According to Jim Shepherd of The Outdoor Wire--which bills itself as "the Outdoor Sports Industry's Daily Transaction Newsletter"--the effort to limit roads on public land is really a plot by the antis. "To keep hunting alive in America," writes Shepherd, "it's critical that hunting become easier, rather than more challenging. Anti-hunting forces recognize that fact. They've already changed their tactics from their failed full-on assault on firearms to a 'kinder, gentler' approach to eliminating hunting: protecting the environment by increasing 'protected' wilderness areas. As more and more federal lands fall under the ever-broadening definitions of 'protected' areas, hunters and the hunting industry must recognize the fact that what some perceive to be diminished efforts to eliminate hunting is, in fact, a retrenching of the efforts to a more subtle--but equally fatal--outcome."
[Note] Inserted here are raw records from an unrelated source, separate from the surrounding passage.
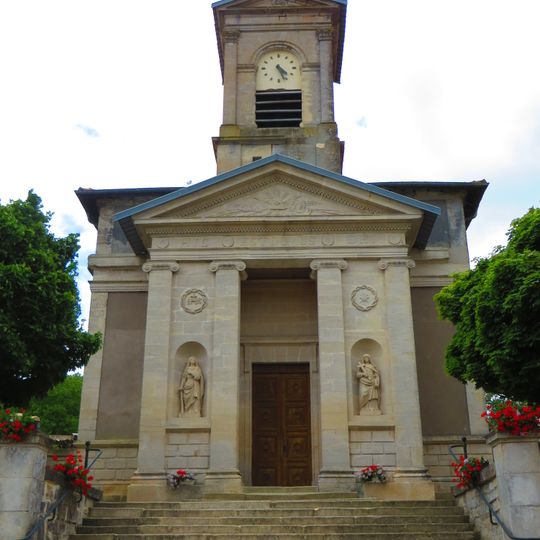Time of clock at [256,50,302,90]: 4:26
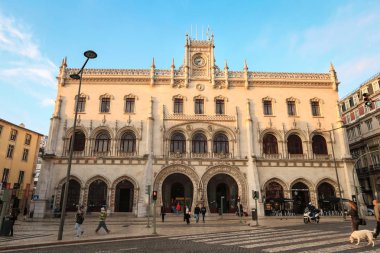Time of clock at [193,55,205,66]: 8:37
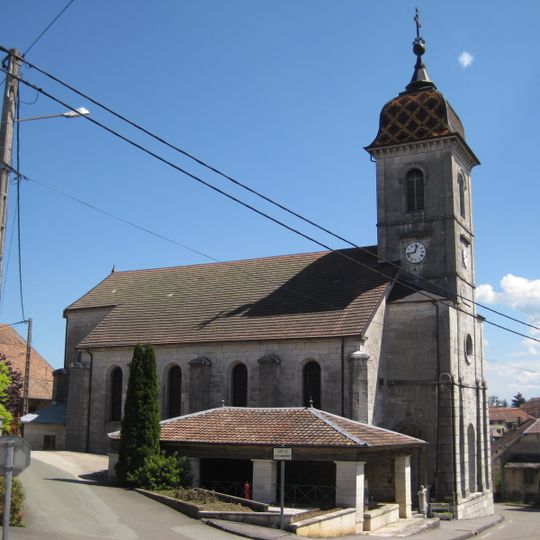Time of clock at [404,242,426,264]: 12:42
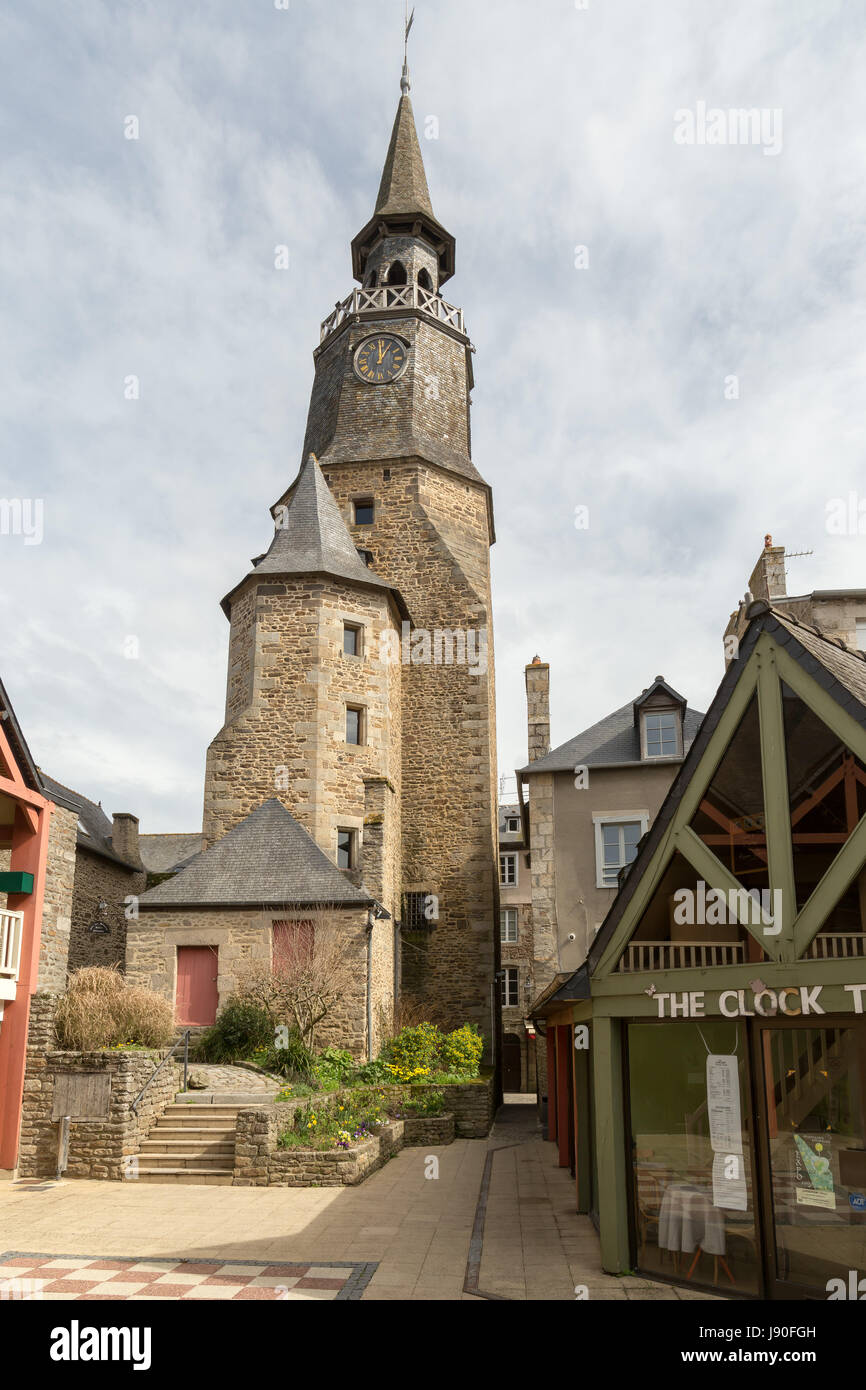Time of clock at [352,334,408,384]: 1:00
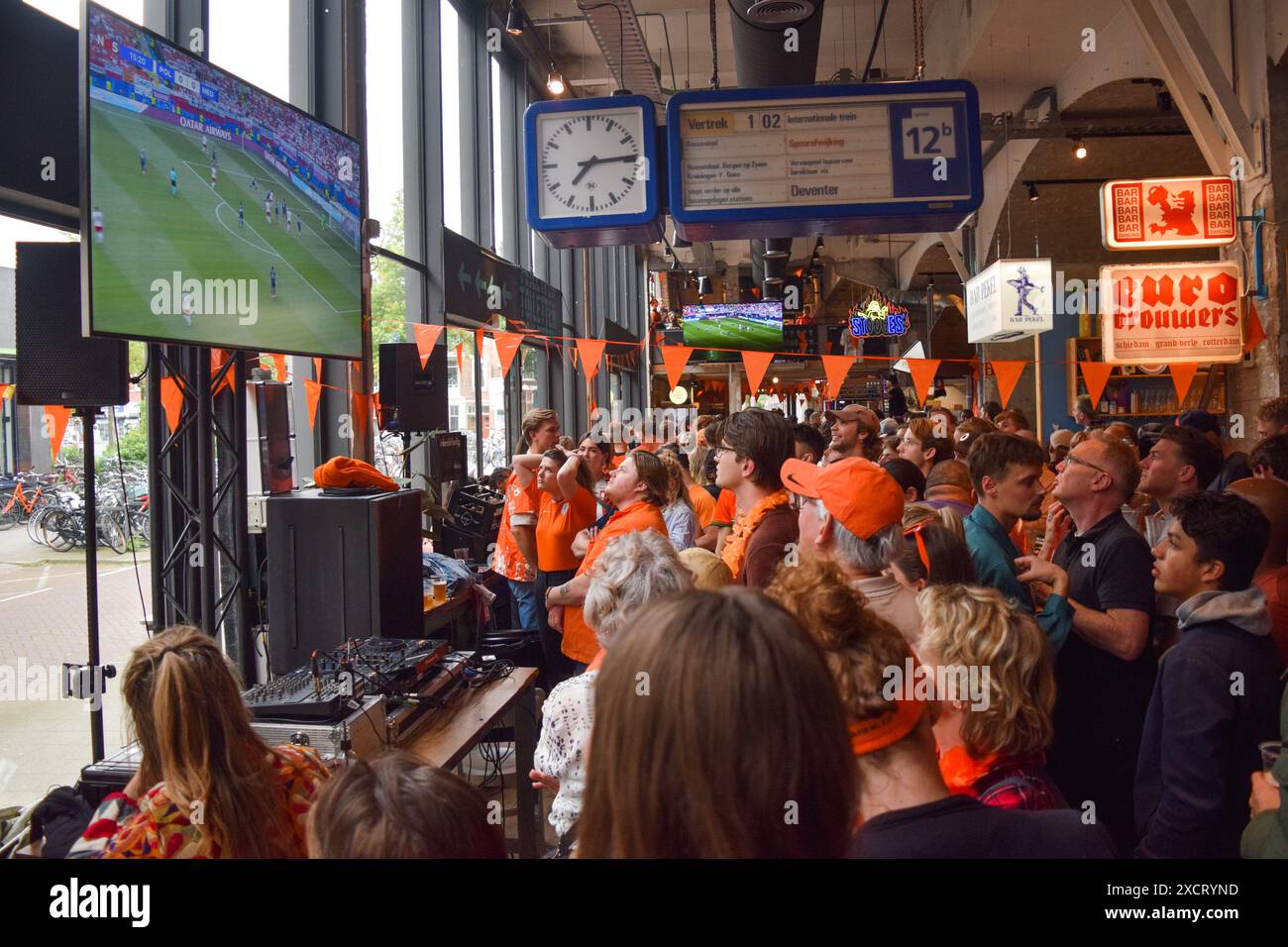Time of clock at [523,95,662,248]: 7:14
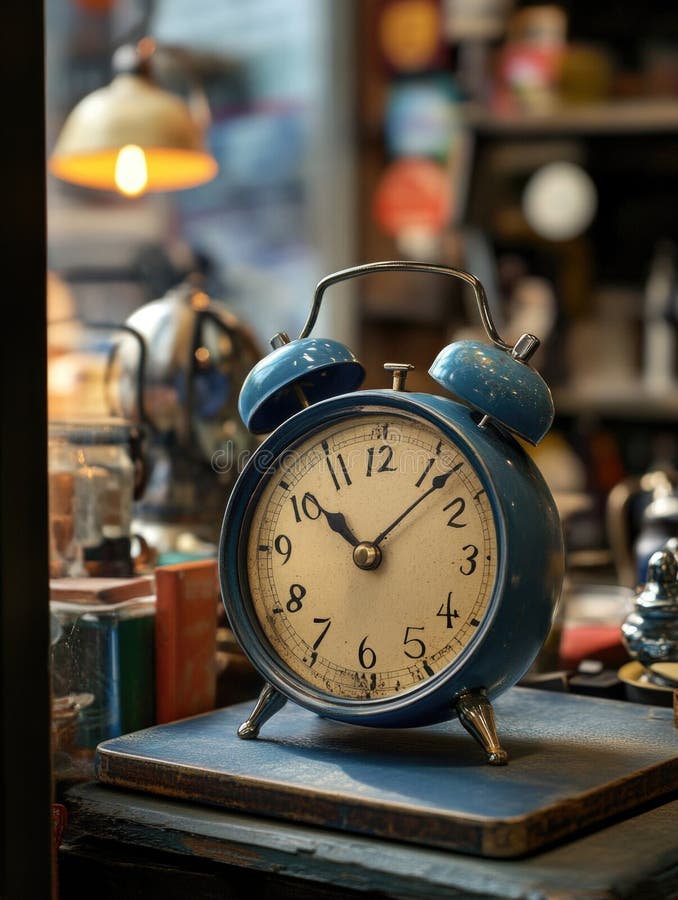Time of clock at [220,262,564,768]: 10:07
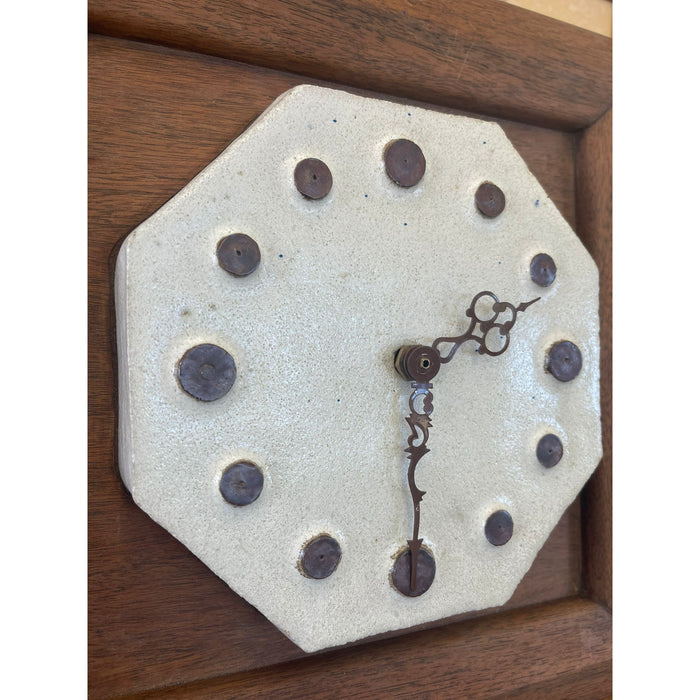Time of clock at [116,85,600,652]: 2:30
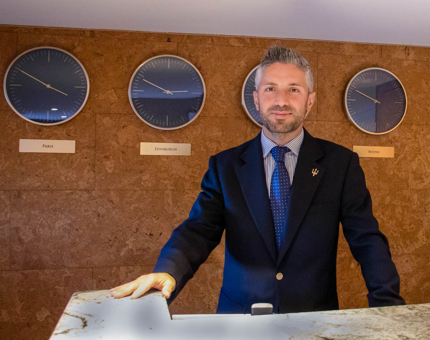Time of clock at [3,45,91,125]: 3:50
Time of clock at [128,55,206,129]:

In a rambling harangue delivered to conferees of the Outdoor Writers Association of America in June 2004--a year before the Bush administration officially killed Clinton's roadless rule--Kayne Robinson, then president of the NRA and formerly GOP chairman of Iowa, railed against such imagined slights to sportsmen as their alleged eviction from roadless areas. "The Clinton administration closed millions of acres to hunting and shooting," Robinson proclaimed. "Every acre should be reexamined."
Mike Dombeck, the architect of the roadless rule (which didn't close a single square foot of national forestland to hunting or fishing) happened to be sitting in the audience next to OWAA board member Tony Dean. Dombeck poked Dean in the ribs and asked him what the hell Robinson was talking about. (At a press conference later that day Robinson was unable to come up with a single example of land closed to sportsmen by Clinton's rule.) The following week Rich Landers of The Spokane Spokesman-Review offered this commentary: "The NRA's campaign to 'propel hunter rights into the public arena' stinks of opportunism. Robinson is trying to recruit uninformed hunters with the same big talk and promises a pimp uses to lure vulnerable girls into his realm. Some 12 million to 15 million American hunters are not NRA members, and this is no time for them to change their minds. Now, more than ever, a sportsman who is not an environmentalist is a fool."